For reference, this is an extension of my initial post to the foundation mailing list discussion initiated by Thierry Carrez. I thought that I could be a little clearer here in what I really think about the subject of Core and interoperability in OpenStack.
Having been part of the defcore committee until the end of January, I must say that the work that is being done there is very important. Defining what type of interoperability we want to measure and offer is key to providing OpenStack users valuable information.
However, as part of this committee, I have failed to make myself heard on a very key point. The notion of core, or interoperability, means 3 different things, because of the nature of what we do and the population they address:
- Which projects are part of core and can call themselves OpenStack?
-> Interesting to developers and distribution builders
- Which distributions are based on core OpenStack and can therefore call themselves OpenStack?
-> Interesting to cloud operators that want to pick an OpenStack distribution
- Which clouds are delivering an OpenStack experience and can call themselves OpenStack?
-> Interesting to cloud users and enterprises wanting to pick the right infrastructure to deploy their applications on
The current bylaws of the foundation fails to make this distinction in defining the term Core, and therefore the DefCore committee has failed to distinguish between those 3 aspects; it seems to me that the committee is producing a bunch of generic rules which try to satisfy 3 very different situations. This is going to, at best, produce some lowest common denominator set. This would end up not satisfying anyone in terms of what core means and adding useless complexity in some cases.
Why should we care about which API is defining what OpenStack is when adding a new project into OpenStack? We should care about the quality of the API, how useful and thorough it is, but is it the right moment in the lifecycle to define it as what should be present on every cloud that claims to be OpenStack? I don’t think so, as this second part should be driven more by a user committee that will try to balance usefulness versus adoption. In a same project, we could have some API which are key to interoperability and others which are secondary. This should not prevent us from calling the project “OpenStack X” if we think it brings value to our brand.

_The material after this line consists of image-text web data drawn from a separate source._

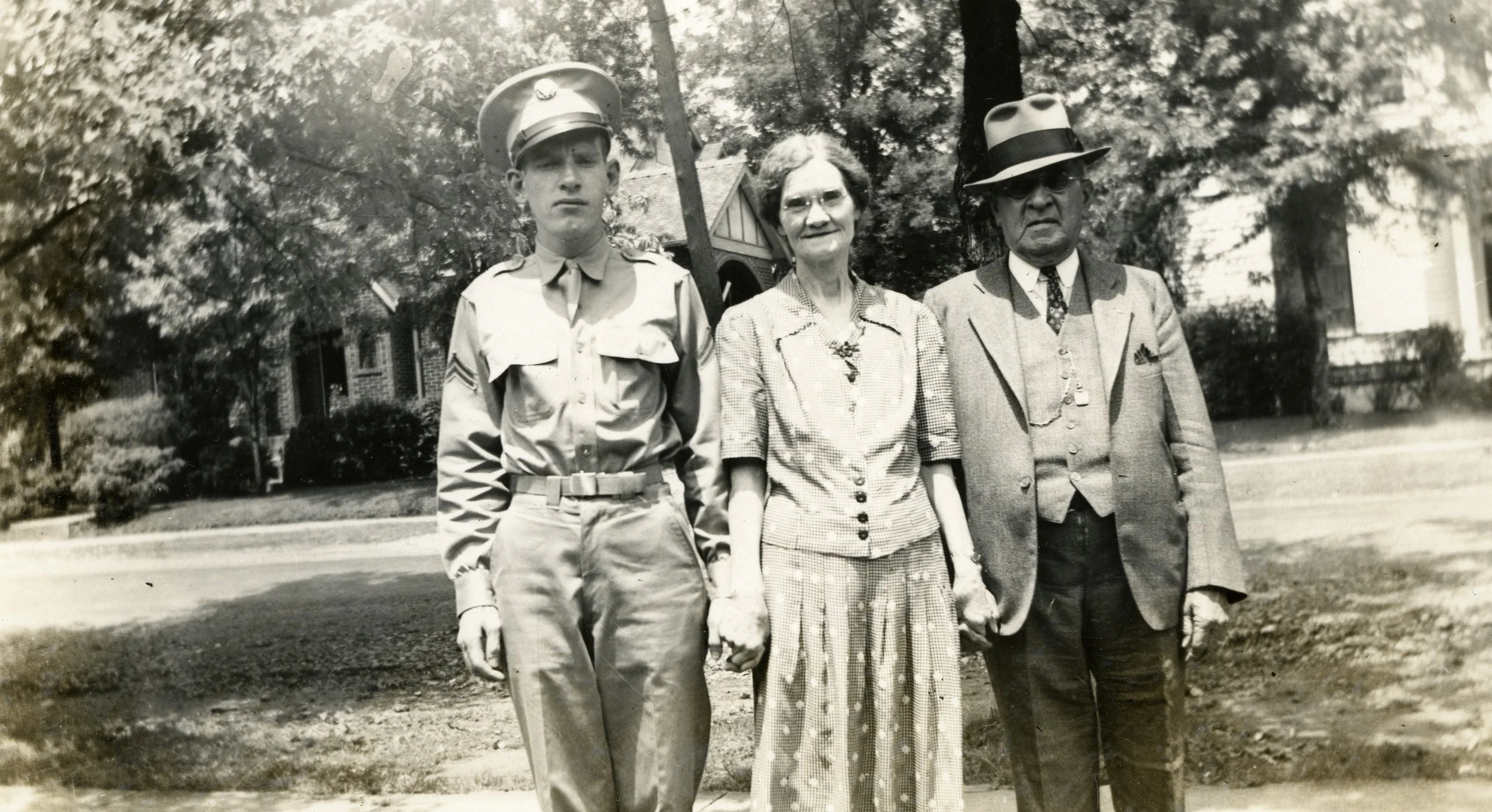 James Henry Kilgore., 1942 (age 23) in uniform preparing to serve in WWII in Italy. Mr. Kilgore is shown here with his mother, Irene Watkins Kilgore and his father, James Henry Kilgore Sr.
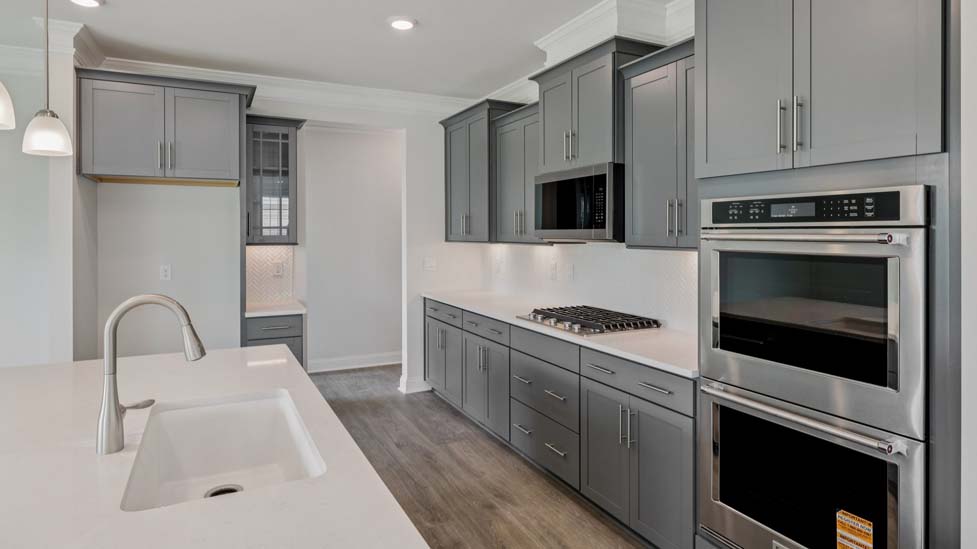 Kitchen and island with wood floors, white cabinets, and stainless steel appliances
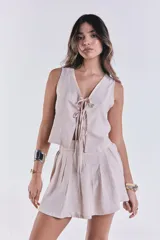 Chaleco color beige con escote en V y lazo de ajuste en el frente.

We may also find useful to be able to define that a distribution of OpenStack needs to include various subset of components, depending on what we are trying to achieve. For example, why should we not be able to define what is an OpenStack for storage distribution, independently of one for compute, independently of a set of orchestration components, and so on? Not saying that we should do this, but that we should leave ourselves this option.
So, yes, we need to determine which type of interoperability we want to achieve, but I do think that we need to define what is Core independently for each one of the 3 cases above. The perception of what OpenStack “is” cannot be defined independently of the type of users and what interactions they are going to have with OpenStack. And this may very well have ties onto which body has the power to validate what (their version of) Core is.
I fully understand the urgency of defining what Core is, as it is poorly worded in the foundation bylaws, but I think that we could easily define it with either 3 different contexts (confusing, but should not require a change of the bylaws), or plan a bylaws change as soon as the needed quorum can be reached.
In any case, I really think that the very key element to our user base (speaking as an OpenStack community member), is the ability to know where his workloads will work without modifications from one OpenStack provider to the other (case 3 above). This means that we need to be able to advertise which OpenStack cloud can be seen as fully interoperable, with the end goal of being able to form cloud federations which would ensure transposability of workloads with a single identity. This is when we would really be able to see OpenStack as a real option to AWS, when you want to be able to operate the same workloads around the globe and adding multi-sourcing capabilities.